What to work on: Count how many lines in the records below contain the string "farthest", treating uppercase and lowercase as distinct, and reply with that number alone.

Extracted entries:
[start]

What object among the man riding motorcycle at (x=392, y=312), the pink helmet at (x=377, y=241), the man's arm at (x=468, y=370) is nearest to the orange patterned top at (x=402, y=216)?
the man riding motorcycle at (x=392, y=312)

[end]
[start]

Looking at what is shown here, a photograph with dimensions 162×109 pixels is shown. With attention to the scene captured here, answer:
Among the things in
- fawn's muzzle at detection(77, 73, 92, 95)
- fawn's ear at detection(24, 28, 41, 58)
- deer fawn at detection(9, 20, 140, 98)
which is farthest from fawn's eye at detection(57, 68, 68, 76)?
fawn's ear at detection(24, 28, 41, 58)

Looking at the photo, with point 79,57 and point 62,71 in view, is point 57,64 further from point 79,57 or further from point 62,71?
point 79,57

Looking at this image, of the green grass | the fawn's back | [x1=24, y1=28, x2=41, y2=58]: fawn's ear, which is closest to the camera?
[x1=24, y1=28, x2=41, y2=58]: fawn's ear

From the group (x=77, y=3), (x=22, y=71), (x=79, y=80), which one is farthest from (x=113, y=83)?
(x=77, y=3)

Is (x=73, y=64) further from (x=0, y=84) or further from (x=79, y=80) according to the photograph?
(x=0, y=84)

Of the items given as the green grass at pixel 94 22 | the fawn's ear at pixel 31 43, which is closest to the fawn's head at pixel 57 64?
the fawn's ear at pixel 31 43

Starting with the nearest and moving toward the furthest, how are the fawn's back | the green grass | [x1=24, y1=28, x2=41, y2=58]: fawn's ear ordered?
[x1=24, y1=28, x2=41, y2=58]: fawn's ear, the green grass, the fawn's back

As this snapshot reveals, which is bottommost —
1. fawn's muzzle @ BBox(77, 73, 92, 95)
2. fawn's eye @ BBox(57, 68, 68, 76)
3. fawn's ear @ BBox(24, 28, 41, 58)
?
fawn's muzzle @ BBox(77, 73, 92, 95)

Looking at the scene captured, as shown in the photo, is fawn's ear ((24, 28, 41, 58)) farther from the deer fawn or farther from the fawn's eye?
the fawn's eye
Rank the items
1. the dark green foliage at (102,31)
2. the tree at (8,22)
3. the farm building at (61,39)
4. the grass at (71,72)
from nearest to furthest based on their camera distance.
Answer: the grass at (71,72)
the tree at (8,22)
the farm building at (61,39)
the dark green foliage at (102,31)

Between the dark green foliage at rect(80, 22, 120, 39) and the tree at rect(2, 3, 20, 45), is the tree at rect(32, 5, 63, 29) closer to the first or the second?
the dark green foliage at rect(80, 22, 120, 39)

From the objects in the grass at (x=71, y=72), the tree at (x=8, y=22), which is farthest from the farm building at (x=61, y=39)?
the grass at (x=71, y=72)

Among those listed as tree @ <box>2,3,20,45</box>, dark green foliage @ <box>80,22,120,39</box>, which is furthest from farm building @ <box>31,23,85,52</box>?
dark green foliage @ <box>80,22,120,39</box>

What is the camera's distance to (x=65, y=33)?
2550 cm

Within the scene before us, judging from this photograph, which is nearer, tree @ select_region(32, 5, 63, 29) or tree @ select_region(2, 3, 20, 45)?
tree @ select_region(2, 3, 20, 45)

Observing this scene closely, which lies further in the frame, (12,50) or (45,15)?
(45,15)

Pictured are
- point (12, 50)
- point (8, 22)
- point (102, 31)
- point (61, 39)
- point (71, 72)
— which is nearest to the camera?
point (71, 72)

[end]

Solution for this task: 3